CVE-2026-4035 · A vulnerability in mlflow/mlflow versions prior to 3.11.0

01 · The Real Story

This is a staff badge that opens the wrong internal doors, not a burglar smashing the front window

Based on the vendor metadata you supplied, CVE-2026-4035 affects mlflow/mlflow versions before 3.11.0 and is classified under CWE-201 with a vector of AV:N/AC:L/PR:L/UI:N/S:C/C:H/I:L/A:L. That combination strongly suggests an authenticated information-disclosure flaw with some cross-scope impact: a logged-in user can likely retrieve data they should not see, and may be able to make limited unauthorized changes around that data plane. In MLflow terms, the realistic blast radius is usually the tracking / tracing / experiment metadata layer rather than full server takeover.

- _Material_
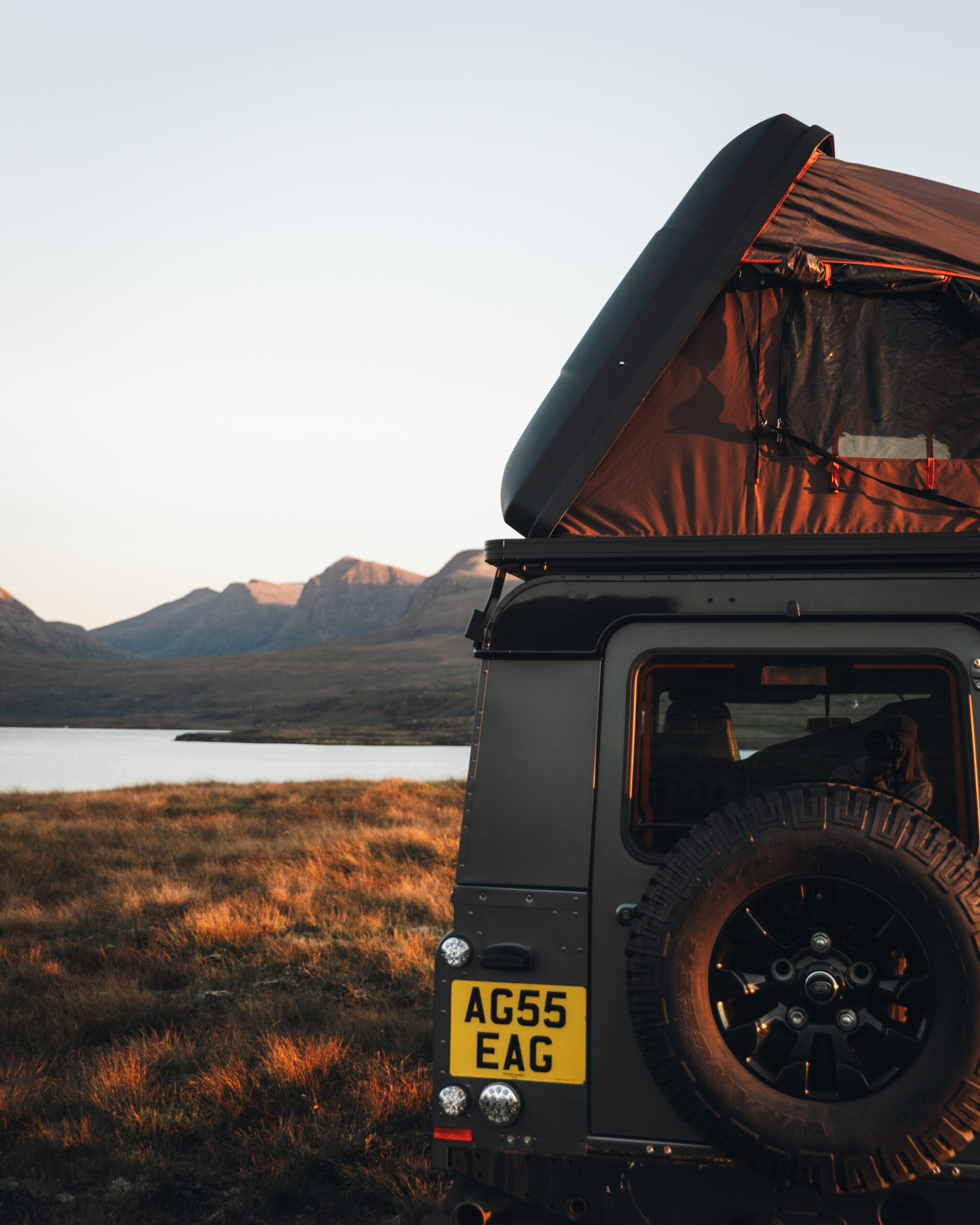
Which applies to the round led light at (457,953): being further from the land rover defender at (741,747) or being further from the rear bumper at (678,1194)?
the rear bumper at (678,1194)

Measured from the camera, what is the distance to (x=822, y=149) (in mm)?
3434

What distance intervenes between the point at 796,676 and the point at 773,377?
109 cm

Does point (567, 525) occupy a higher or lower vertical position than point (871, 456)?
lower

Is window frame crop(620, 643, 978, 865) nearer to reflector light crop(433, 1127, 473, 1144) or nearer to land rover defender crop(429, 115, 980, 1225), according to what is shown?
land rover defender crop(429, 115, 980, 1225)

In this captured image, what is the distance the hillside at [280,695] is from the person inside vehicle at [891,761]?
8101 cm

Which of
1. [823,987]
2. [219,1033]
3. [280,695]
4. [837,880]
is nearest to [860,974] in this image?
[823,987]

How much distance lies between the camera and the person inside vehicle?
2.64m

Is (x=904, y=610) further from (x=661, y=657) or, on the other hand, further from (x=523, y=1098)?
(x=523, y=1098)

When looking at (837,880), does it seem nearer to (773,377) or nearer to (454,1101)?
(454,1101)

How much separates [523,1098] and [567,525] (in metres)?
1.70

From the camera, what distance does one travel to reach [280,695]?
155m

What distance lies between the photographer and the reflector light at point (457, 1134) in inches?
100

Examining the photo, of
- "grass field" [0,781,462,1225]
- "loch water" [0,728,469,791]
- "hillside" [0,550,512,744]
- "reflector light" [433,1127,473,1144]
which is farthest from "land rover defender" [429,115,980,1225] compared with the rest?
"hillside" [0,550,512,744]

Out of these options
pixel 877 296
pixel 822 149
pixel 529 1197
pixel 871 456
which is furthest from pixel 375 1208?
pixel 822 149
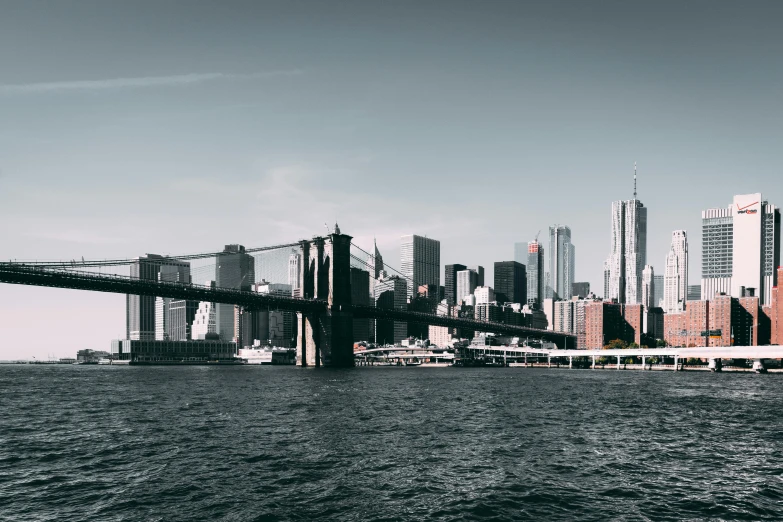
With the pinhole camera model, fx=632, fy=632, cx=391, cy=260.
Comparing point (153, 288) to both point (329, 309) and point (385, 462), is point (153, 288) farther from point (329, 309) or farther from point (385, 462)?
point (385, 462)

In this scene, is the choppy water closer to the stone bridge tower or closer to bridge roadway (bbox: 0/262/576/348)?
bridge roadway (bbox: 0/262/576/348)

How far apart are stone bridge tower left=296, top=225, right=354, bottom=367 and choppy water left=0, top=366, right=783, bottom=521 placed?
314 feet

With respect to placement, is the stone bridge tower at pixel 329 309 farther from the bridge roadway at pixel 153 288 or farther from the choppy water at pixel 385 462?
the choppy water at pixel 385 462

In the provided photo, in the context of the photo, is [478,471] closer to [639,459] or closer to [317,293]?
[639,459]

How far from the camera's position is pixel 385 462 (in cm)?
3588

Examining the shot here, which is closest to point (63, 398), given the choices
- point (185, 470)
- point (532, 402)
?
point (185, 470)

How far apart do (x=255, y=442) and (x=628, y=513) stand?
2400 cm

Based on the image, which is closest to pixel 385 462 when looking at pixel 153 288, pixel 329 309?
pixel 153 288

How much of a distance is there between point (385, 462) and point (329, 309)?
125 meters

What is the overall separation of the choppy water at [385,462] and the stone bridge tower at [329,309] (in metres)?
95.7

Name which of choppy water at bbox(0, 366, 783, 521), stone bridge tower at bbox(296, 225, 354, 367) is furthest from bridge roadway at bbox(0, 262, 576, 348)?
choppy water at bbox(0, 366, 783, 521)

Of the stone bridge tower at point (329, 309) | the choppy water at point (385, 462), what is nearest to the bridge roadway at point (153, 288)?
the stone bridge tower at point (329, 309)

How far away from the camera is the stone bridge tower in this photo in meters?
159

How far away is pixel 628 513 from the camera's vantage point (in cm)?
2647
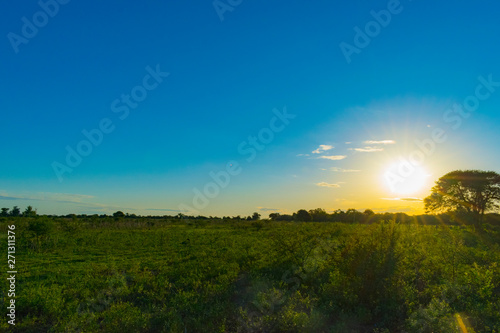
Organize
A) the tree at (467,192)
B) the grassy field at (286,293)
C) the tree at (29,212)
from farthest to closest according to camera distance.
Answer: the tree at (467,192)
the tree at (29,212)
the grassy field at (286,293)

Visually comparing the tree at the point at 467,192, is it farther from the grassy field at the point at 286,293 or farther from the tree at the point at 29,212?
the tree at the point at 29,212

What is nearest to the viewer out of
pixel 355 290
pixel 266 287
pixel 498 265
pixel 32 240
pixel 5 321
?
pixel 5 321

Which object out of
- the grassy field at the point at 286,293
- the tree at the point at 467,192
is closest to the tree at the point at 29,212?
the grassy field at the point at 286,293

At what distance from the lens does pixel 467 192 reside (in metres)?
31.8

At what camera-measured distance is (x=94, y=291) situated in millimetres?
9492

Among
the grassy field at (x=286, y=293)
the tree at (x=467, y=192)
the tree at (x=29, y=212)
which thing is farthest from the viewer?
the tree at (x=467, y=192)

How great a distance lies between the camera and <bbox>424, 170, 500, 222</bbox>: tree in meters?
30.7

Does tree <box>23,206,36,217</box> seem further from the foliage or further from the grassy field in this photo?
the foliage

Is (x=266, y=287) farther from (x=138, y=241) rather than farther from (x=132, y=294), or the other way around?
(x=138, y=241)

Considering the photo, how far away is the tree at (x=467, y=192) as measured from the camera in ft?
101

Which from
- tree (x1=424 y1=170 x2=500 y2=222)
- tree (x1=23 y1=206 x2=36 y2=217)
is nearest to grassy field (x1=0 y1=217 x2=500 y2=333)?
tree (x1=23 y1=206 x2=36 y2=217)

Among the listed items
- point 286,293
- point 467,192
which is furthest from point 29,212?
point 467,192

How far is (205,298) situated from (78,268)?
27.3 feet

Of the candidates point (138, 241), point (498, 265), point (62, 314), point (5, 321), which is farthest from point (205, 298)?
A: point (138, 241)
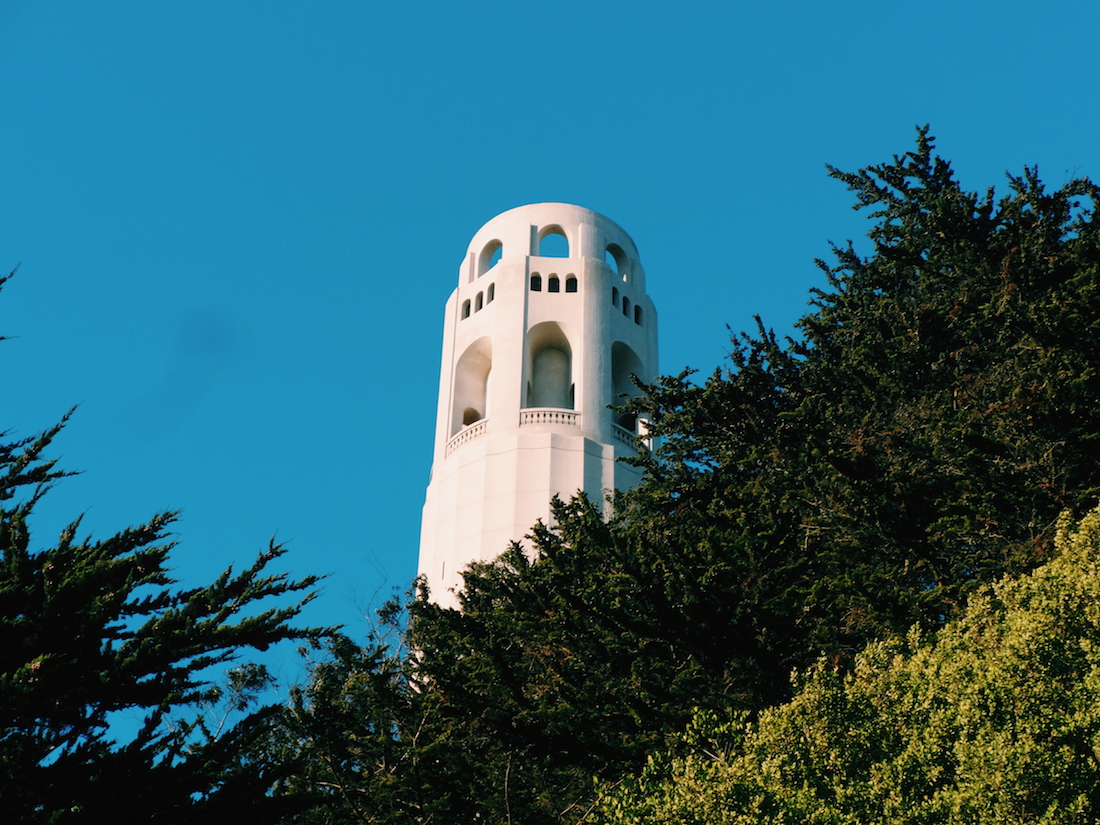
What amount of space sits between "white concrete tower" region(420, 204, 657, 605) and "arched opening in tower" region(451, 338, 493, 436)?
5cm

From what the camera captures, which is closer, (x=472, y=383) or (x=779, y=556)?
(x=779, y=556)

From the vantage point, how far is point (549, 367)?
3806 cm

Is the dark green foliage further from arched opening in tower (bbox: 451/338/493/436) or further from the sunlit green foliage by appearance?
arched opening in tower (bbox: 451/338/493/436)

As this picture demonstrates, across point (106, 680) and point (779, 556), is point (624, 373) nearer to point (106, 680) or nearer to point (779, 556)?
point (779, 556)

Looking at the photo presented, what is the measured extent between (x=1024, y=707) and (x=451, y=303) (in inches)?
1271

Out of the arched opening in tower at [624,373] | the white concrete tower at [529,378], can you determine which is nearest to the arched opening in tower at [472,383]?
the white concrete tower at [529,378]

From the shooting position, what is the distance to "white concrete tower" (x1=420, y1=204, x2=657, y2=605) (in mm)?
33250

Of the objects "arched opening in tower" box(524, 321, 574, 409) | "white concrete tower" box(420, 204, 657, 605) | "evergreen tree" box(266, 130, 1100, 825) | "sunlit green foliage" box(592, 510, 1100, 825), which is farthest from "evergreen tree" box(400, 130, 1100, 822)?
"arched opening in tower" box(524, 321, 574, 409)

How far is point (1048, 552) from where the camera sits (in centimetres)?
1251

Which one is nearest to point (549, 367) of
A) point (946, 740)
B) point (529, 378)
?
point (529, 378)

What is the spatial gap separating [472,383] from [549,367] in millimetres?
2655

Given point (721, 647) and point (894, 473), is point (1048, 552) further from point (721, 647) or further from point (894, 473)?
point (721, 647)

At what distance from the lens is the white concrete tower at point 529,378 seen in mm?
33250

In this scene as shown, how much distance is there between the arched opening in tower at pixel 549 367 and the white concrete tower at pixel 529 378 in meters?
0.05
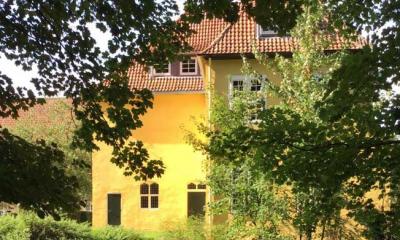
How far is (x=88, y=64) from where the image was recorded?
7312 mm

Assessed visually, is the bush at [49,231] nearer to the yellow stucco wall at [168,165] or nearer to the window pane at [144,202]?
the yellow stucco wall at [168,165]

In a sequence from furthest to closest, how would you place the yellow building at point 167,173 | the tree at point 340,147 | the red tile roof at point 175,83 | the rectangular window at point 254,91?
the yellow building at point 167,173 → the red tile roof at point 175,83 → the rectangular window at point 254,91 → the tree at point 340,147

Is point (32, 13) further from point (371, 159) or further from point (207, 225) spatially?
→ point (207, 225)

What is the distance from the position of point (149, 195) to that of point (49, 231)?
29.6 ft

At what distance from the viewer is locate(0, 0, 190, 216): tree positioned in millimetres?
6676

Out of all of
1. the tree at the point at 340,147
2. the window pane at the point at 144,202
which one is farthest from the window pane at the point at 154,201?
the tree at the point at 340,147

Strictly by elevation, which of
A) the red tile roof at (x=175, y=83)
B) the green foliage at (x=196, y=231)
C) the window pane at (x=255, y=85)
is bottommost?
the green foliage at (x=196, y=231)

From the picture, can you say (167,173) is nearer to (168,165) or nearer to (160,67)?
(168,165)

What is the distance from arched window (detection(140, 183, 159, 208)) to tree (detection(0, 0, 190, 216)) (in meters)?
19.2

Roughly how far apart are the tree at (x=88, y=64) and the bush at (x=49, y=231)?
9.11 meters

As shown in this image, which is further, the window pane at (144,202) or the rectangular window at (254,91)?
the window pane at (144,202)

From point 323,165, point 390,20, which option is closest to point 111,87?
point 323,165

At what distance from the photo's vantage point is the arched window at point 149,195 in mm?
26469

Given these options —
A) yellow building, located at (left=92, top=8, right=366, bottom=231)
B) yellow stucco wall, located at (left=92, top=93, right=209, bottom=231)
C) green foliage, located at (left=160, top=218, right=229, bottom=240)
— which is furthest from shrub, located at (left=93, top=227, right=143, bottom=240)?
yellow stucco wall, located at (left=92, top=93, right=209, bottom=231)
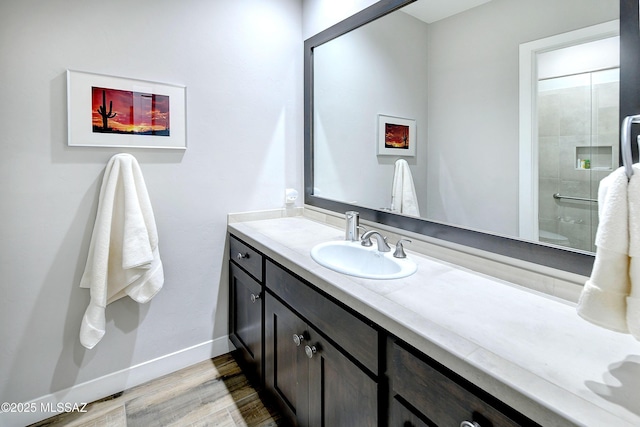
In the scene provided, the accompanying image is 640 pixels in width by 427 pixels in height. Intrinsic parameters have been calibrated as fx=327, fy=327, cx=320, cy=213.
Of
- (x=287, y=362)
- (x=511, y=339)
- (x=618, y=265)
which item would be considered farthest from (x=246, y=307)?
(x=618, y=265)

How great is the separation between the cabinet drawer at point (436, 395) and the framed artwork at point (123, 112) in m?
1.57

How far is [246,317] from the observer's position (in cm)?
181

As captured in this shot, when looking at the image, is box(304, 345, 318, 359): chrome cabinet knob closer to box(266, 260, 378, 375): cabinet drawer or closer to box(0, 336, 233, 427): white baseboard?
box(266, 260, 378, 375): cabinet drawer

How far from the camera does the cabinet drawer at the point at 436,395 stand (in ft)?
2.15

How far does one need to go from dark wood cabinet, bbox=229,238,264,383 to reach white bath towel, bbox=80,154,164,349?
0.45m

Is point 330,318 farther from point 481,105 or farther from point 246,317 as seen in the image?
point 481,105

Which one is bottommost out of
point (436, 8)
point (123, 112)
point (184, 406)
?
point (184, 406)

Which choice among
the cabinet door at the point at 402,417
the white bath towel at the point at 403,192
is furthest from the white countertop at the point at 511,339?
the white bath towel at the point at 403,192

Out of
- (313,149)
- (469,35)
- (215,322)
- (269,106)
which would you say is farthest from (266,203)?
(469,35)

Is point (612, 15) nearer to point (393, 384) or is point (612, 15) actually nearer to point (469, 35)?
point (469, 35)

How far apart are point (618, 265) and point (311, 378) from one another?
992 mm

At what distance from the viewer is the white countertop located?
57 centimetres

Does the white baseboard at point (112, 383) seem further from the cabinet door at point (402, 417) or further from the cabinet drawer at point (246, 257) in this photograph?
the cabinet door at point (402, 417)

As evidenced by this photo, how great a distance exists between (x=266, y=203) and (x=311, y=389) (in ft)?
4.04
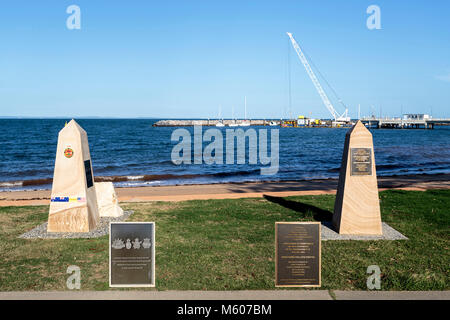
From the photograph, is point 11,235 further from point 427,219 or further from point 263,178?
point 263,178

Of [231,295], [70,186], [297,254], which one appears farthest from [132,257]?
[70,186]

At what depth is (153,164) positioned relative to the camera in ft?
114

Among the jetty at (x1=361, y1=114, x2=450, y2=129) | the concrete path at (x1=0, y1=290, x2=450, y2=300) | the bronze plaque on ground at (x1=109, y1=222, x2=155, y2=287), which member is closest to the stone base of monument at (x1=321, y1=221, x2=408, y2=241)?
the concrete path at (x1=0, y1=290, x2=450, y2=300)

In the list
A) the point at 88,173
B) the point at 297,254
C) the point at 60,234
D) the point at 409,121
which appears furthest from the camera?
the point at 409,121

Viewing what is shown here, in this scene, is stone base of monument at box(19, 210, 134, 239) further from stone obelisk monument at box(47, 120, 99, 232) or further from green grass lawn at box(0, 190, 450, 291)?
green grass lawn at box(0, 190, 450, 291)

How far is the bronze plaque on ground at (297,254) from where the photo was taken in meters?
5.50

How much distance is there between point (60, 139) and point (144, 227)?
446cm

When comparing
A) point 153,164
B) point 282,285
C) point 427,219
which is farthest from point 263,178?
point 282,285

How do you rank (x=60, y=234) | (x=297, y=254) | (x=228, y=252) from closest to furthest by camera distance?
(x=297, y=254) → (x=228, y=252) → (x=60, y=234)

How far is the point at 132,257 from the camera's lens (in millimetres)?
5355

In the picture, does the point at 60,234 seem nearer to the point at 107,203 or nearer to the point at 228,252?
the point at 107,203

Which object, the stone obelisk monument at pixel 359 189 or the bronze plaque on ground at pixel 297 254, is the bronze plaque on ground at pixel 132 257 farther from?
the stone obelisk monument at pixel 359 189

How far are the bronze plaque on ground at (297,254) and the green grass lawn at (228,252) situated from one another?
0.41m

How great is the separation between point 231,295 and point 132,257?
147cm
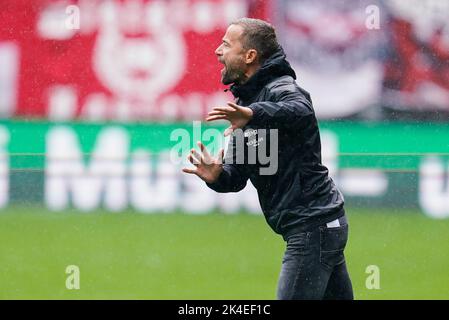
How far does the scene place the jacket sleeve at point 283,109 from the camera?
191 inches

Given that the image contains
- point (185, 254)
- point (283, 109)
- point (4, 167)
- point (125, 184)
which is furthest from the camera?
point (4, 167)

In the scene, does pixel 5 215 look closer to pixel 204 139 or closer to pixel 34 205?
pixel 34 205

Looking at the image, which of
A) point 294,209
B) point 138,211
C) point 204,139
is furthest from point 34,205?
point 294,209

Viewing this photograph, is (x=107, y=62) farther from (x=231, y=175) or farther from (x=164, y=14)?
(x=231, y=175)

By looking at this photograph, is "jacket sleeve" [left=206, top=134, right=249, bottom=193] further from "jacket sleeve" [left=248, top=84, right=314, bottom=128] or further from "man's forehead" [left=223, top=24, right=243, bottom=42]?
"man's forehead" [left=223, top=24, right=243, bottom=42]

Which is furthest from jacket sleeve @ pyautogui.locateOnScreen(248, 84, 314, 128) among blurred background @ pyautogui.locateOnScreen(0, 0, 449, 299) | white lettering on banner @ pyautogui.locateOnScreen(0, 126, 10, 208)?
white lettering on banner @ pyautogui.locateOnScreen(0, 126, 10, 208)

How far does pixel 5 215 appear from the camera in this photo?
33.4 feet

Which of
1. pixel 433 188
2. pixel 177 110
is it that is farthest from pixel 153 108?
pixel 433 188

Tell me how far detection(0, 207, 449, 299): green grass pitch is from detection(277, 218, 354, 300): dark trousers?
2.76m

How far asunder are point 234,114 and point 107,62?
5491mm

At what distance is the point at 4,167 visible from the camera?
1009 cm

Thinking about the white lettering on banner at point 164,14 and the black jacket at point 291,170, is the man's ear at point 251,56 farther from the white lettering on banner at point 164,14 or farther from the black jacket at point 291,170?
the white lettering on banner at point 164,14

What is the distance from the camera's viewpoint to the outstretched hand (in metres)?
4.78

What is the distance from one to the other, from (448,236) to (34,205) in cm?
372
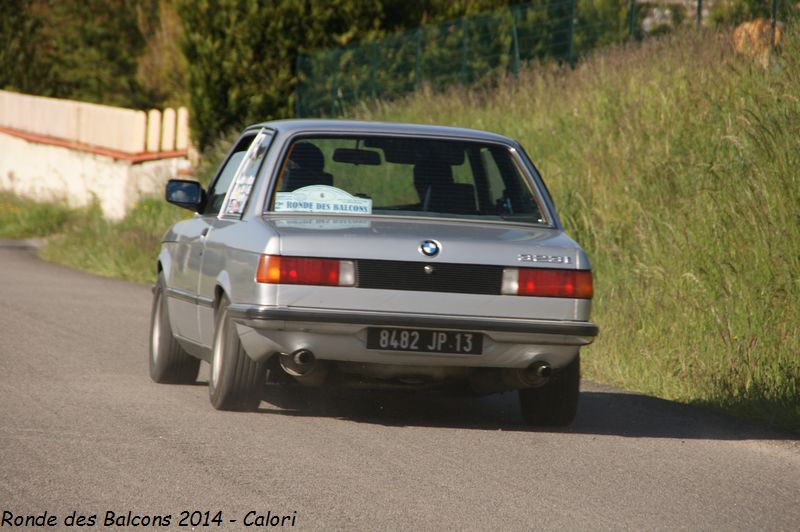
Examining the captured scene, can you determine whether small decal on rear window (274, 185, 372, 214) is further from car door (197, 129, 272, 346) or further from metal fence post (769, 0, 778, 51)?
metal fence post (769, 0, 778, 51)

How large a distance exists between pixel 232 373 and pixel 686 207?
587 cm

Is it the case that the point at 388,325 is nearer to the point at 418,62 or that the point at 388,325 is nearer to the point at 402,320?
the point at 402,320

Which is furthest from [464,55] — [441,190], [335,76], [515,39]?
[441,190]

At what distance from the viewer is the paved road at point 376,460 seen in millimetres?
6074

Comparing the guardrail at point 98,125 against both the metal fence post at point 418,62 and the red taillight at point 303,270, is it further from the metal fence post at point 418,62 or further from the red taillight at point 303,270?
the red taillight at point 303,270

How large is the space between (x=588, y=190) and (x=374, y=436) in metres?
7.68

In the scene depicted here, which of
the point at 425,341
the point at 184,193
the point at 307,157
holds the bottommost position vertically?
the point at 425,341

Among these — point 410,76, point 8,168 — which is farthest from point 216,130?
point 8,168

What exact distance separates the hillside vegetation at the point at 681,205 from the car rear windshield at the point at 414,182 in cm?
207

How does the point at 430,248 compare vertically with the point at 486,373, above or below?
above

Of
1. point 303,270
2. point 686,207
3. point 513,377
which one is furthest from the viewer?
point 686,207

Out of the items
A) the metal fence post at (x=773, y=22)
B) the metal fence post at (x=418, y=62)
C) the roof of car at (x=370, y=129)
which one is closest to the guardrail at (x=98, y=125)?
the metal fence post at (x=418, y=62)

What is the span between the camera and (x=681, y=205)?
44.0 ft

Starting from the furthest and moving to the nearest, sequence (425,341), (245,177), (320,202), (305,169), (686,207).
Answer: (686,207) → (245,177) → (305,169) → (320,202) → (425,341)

- _Brief_
Write out, one per line, each metric-value pair in the vector string that the MLflow vulnerability text gives.

- _Solution to the problem_
AV:N
AC:L
PR:L
UI:N
S:C
C:H
I:L
A:L